Di una persona molto magra si poteva dire, come anche suggerisce il Quondamatteo, che “e’ fa lom”, è trasparente, attraversato dalla luce, o meglio: è tanto magro da non impedire il passaggio della luce. Nella versione negativa, a chi si frapponeva alla luce della finestra o della lampada impedendo la vista, si diceva: “t’an fè miga lom!” (non sei trasparente!). E’ evidente il paradosso che trasforma il soggetto magro in fonte luminosa per rendere più potente lo scherno.
Si trovano però altre definizioni per la magrezza umana la cui varietà fa pensare che molte fossero le persone magre. La magrezza, al contrario di oggi, era un fattore negativo e le madri sconsigliavano alle figlie di sposare uomini magri, sintomo di povertà o malattia. Per cogliere il valore attribuito alla “carne” in passato, basterebbe poi ammirare la Venere di Urbino del Tiziano.
Tornando al nostro dialetto, di grande effetto era questa frase canzonatoria: ”sora e’ per sec, sota l’e’ pela e osà”, (vestito sembra magro, nudo è pelle e ossa). L’apparenza e la realtà sembrano contraddirsi, invece confermano e rafforzano la descrizione della magrezza.
Un’altra, molto colorita, per definire persona estremamente magra: “l’è un che màgna al cràteli di musléin”. Mangia così poco che si accontenta delle interiora dei moscerini. Naturalmente il moscerino è protagonista di questa definizione perché invasivo di cantine e di case nei giorni di vendemmia e spremitura dell’uva.

(DATI ARCHIVIATI):
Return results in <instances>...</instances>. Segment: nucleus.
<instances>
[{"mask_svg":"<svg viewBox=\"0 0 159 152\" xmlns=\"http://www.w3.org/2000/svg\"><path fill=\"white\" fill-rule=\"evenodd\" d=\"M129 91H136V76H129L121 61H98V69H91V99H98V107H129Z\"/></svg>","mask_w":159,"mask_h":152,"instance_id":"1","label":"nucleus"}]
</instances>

(DOMANDE):
(1) Rispondi a queste domande sul testo dedicato alla magrezza.
(a) Che cosa significa l'espressione "t'an fè miga lom!"?
(b) Di che cosa era sintomo, per le madri, la magrezza di un uomo?
(c) Di che cosa si accontenta chi "màgna al cràteli di musléin"?
(2) Ripeti fedelmente il passo del testo dedicato alla magrezza che va da "Di una persona" fino a "Urbino del Tiziano.".

(SOLUZIONI):
(1)
(a) Non sei trasparente!
(b) Di povertà o malattia.
(c) Delle interiora dei moscerini.

(2)
Di una persona molto magra si poteva dire, come anche suggerisce il Quondamatteo, che “e’ fa lom”, è trasparente, attraversato dalla luce, o meglio: è tanto magro da non impedire il passaggio della luce. Nella versione negativa, a chi si frapponeva alla luce della finestra o della lampada impedendo la vista, si diceva: “t’an fè miga lom!” (non sei trasparente!). E’ evidente il paradosso che trasforma il soggetto magro in fonte luminosa per rendere più potente lo scherno.
Si trovano però altre definizioni per la magrezza umana la cui varietà fa pensare che molte fossero le persone magre. La magrezza, al contrario di oggi, era un fattore negativo e le madri sconsigliavano alle figlie di sposare uomini magri, sintomo di povertà o malattia. Per cogliere il valore attribuito alla “carne” in passato, basterebbe poi ammirare la Venere di Urbino del Tiziano.